_PASSAGE:_

┏━━

Celebrations have been held for another 60 Cambodian Children’s Fund (CCF) students graduating from university to mark their incredible accomplishments.
The annual graduation ceremony had to be postponed for three years due to COVID, leaving some students waiting a long time for this moment.
It’s hard to express in words how it feels to stand here today and see you all graduating
A total of 141 CCF students have now graduated from university, some of whom once worked scavenging on the Steung Meanchey garbage dump. Most had never been to school before starting with CCF.
Education has been a pathway out of the generational poverty that has trapped their parents and grandparents, and their futures now shine bright.
It’s the end of their journey with CCF but the start of a new chapter in their lives.
Events were held at CCF’s Neeson Cripps Academy high school to celebrate the graduates from years 2020-22 with certificate presentations.

┗━━

_PROBLEM REQUIREMENTS:_
Continue the passage about the Cambodian Children's Fund university graduates from the point where it stops.

_DATA EXTRACTS:_
┏━━

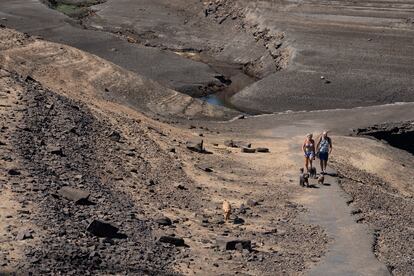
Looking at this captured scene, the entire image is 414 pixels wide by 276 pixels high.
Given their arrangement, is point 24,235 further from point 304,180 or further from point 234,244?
point 304,180

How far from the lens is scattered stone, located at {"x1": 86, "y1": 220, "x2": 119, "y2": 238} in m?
13.3

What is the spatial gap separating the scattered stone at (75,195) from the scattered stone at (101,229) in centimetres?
143

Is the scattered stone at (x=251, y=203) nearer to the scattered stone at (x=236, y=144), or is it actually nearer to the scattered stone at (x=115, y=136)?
the scattered stone at (x=115, y=136)

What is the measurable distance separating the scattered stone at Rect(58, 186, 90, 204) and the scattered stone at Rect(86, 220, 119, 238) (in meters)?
1.43

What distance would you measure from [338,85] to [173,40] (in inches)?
713

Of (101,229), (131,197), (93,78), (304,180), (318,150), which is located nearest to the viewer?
(101,229)

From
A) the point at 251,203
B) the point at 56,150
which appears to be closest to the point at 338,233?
the point at 251,203

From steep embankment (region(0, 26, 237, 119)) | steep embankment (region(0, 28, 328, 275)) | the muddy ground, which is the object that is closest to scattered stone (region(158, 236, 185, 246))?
steep embankment (region(0, 28, 328, 275))

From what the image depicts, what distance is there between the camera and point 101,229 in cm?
1344

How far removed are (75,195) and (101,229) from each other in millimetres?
1709

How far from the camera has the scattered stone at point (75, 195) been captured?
48.6 ft

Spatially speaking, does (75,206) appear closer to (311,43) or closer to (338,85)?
(338,85)

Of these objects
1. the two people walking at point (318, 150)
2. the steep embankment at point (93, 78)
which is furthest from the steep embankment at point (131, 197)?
the steep embankment at point (93, 78)

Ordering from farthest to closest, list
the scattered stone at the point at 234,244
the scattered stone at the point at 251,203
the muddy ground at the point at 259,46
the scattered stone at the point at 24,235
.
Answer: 1. the muddy ground at the point at 259,46
2. the scattered stone at the point at 251,203
3. the scattered stone at the point at 234,244
4. the scattered stone at the point at 24,235
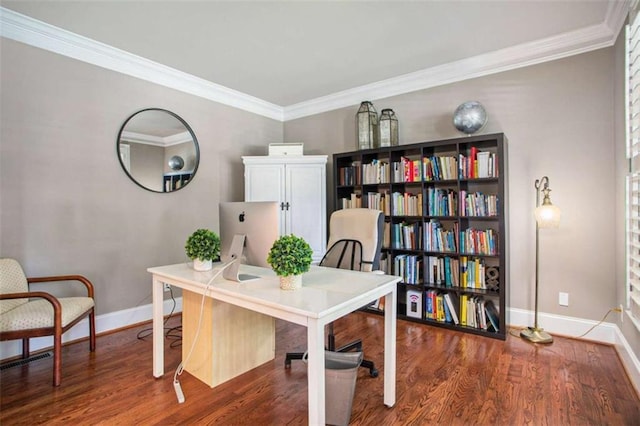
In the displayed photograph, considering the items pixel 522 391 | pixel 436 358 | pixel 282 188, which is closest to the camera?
pixel 522 391

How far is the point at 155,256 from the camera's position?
3.30m

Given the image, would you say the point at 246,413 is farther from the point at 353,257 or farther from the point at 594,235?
the point at 594,235

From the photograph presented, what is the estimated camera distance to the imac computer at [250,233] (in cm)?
174

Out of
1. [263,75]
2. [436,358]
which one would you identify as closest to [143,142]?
[263,75]

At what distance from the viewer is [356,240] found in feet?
8.23

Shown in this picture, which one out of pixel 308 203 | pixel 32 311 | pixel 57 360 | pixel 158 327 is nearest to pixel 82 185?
pixel 32 311

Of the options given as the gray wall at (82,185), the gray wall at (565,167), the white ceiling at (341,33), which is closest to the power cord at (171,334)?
the gray wall at (82,185)

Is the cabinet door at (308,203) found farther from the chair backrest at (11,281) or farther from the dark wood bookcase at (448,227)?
the chair backrest at (11,281)

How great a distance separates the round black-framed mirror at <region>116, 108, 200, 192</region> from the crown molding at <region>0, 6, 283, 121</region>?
1.15 ft

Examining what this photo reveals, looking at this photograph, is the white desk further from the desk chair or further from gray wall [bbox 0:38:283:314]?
gray wall [bbox 0:38:283:314]

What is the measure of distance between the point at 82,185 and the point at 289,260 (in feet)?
7.57

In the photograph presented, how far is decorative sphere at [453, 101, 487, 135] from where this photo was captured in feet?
9.84

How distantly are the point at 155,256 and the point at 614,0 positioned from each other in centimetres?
426

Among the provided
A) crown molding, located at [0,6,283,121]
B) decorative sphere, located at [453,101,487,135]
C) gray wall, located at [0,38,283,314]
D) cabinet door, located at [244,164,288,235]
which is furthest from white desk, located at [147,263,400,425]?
crown molding, located at [0,6,283,121]
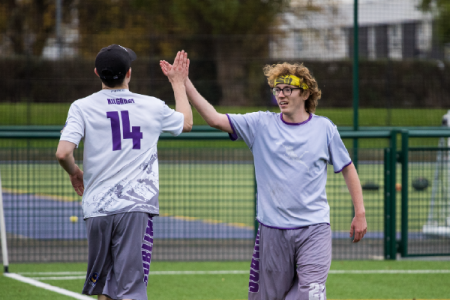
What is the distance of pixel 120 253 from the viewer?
159 inches

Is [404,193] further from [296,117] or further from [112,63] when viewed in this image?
[112,63]

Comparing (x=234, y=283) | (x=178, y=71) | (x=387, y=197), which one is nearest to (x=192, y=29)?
(x=387, y=197)

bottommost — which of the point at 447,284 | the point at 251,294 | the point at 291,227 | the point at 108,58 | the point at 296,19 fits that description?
the point at 447,284

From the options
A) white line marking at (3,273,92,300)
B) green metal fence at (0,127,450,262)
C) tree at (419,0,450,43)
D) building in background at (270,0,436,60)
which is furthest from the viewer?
tree at (419,0,450,43)

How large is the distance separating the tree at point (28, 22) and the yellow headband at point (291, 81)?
10379 mm

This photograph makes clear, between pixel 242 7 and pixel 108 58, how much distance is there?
517 inches

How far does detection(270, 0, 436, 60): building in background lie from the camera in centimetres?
1134

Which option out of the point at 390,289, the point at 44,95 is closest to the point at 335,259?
the point at 390,289

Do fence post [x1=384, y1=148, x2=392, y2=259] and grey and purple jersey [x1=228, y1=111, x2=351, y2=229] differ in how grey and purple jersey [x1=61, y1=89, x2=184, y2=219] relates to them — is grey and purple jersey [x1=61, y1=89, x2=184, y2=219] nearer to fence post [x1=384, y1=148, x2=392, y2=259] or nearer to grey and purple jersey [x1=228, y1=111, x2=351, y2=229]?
grey and purple jersey [x1=228, y1=111, x2=351, y2=229]

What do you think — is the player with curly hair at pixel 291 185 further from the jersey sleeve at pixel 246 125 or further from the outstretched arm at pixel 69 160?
the outstretched arm at pixel 69 160

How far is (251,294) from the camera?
Answer: 4.46m

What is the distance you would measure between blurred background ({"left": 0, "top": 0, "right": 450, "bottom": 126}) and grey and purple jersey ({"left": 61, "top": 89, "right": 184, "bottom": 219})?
7474mm

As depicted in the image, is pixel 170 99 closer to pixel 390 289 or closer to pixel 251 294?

┗━━

_REPLY:_
“It’s hard to express in words how it feels to stand here today and see you all graduating,” said Scott Neeson, CCF’s Founder and Executive Director.
“It’s been an amazing journey and it’s been an honor for me to go on that journey with you. You have made my life so joyful. I know that moving here [Cambodia, to start CCF] was the best thing that I have ever done.”
CCF student Kan Sattya, 26, who graduated in electrical engineering, spoke passionately on stage about the power of education to transform his life.
“I cannot imagine what my life would be like without CCF,” he has said.
“My age, in Cambodia, I would have a family, maybe right now I would be working on the dumpsite. I cannot thank CCF enough for giving me the chance to learn.”
Sattya’s wife, Sina, a fellow CCF student, has won a scholarship to study for a Master’s in Australia and will be leaving Cambodia in May. Sattya will join her later as they build a future together.
That chance was life changing for me
Without CCF, university was an impossible dream for these students and their incredible potential would have remained unfilled.
Sreyleap was helping her mum sell watermelons in her village when she was given the opportunity to study with CCF.
“That chance was life changing for me,” she said.
Over 18 years later, she has completed a degree in Teaching English as a Second Language.
“I remember the first day that I got to university, I was so excited,” said Sreyleap.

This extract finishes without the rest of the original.